* The areas given above are indicative only.
Originally named “Hei Lo”, King Yin Lei was built by Mr. Shum Yat-chor and Mrs. Shum Li Po-lun in 1937. Mr. Shum Yat-chor was a notable merchant and philanthropist in Xinhui of Guangdong Province. The building was sold in 1978 to Mr. Yeo (Yow) Chei Man and his son Mr. Yow Mok-shing, who renamed the building as "King Yin Lei". The building was resold to its previous owner in August 2007.
The building has been a popular spot for taking photographs by visitors. The mansion has been featured in films of international renown such as "Soldier of Fortune" (1955) and a locally produced television series "Delightful Dream of the Capital" (1980).
As the Peak area was a traditional residence of foreigners, the location of King Yin Lei symbolizes the rise of the Chinese merchant class. It also represents an earlier phase of Hong Kong history when the upper-class residential area took shape in the Mid-levels.
The main building follows the traditional three-side layout of a courtyard house commonly found in South China. This kind of layout comprises one central hall and two wings with an open area facing south. A screen wall is built at the south of the open area to form an internal courtyard. Different from traditional courtyard houses, the wings are slightly tilted away from the central house, instead of being perpendicular to it, to widen the internal courtyard.

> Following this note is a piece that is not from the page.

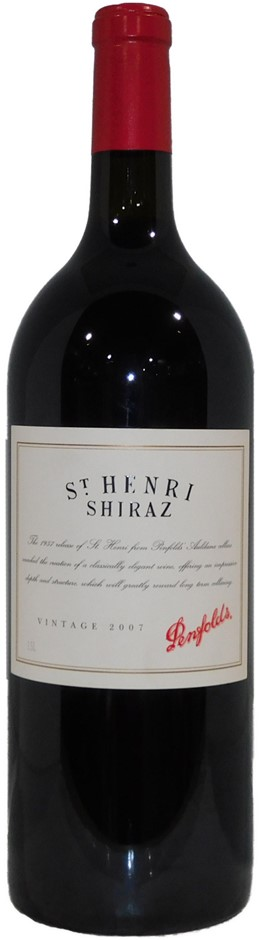 Penfolds St Henri Shiraz 2007 (1x 1.5L Magnum), SA. Cork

The main chamber and the two wings of the main building have hip-and-gable roofs, which is considered to be roof features of high hierarchy in traditional Chinese architecture. They feature a full set of traditional Chinese ornaments which includes a pearl in the middle of the ridge on main roof, as well as other ornaments in geometric style. Chinese architectural decorations constructed in concrete like Chinese bracket sets, lintel and joint brackets are adopted at the under-eave along roof edges.
The external walls of the main building and the annex building are made of distinctively fine red fair-faced brickwork. The interior floors are finished with marble tiles, timber floorings and mosaics laid in various patterns. Windows with Chinese pattern metal muntins and grano finished window casings are adopted on the elevations. A grid pattern supporting system is used for the beams of the main halls on various storeys. For the round chamber to the west of the ground floor, a concentric radiating pattern is in place, imitating the coffer ceiling of traditional Chinese palace architecture.

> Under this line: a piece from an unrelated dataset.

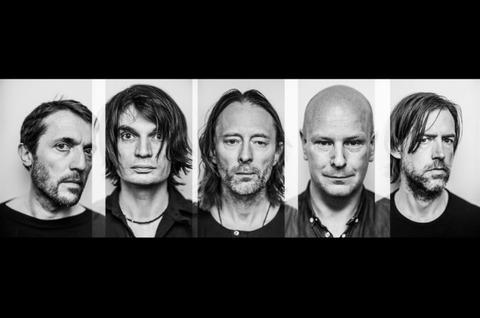 2016_Radiohead_Press_060516-720x477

Apart from traditional Chinese ornaments, advanced building techniques can also be seen throughout the building. For instance, a comprehensive surface water system was designed to run underneath in order to prevent rain water from washing off the surface and damaging the retaining walls. Moreover, reinforced concrete was used to replace the traditional wooden structural roof members.
In view of the richness and details in Chinese architectural features and the Western architecture's influence in structure, material and plan, this historical residence could be most probably defined as an outstanding work of Chinese Renaissance style that reflects the design and construction excellence in both Chinese and Western architecture in Hong Kong's pre-war period.

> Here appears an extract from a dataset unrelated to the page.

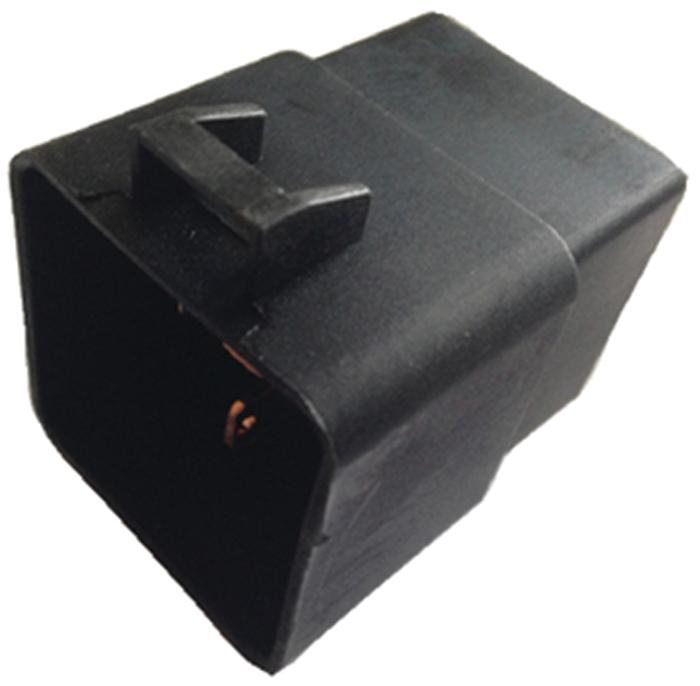 Cook Mfg 7122 Relay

BUILDING STATUS AND RESTORATION WORKS
King Yin Lei was originally a private property. Works to remove the roof tiles, stone features and window frames were noticed on site in early September 2007. To save the building from further damage, the Development Bureau took urgent action to declare King Yin Lei a proposed monument on 15 September 2007 and subsequently a monument on 11 July 2008. In 2008, the Chief Executive in
Council approved the proposal for a non-in-situ land exchange so as to preserve and revitalize the historic building. Under the land exchange, the owner surrendered the whole site of King Yin Lei to the Government for exchange of an adjacent man-made slope site of roughly the same size to the owner for private development. Apart from paying full market value premium for the land
exchange in accordance with the established policy, the owner was also required to carry out and fund the restoration works of King Yin Lei to the satisfaction of the Antiquities and Monuments Office (AMO). The restoration works commenced in September 2008 and were substantially completed in December 2010. Government then took over the management of King Yin Lei.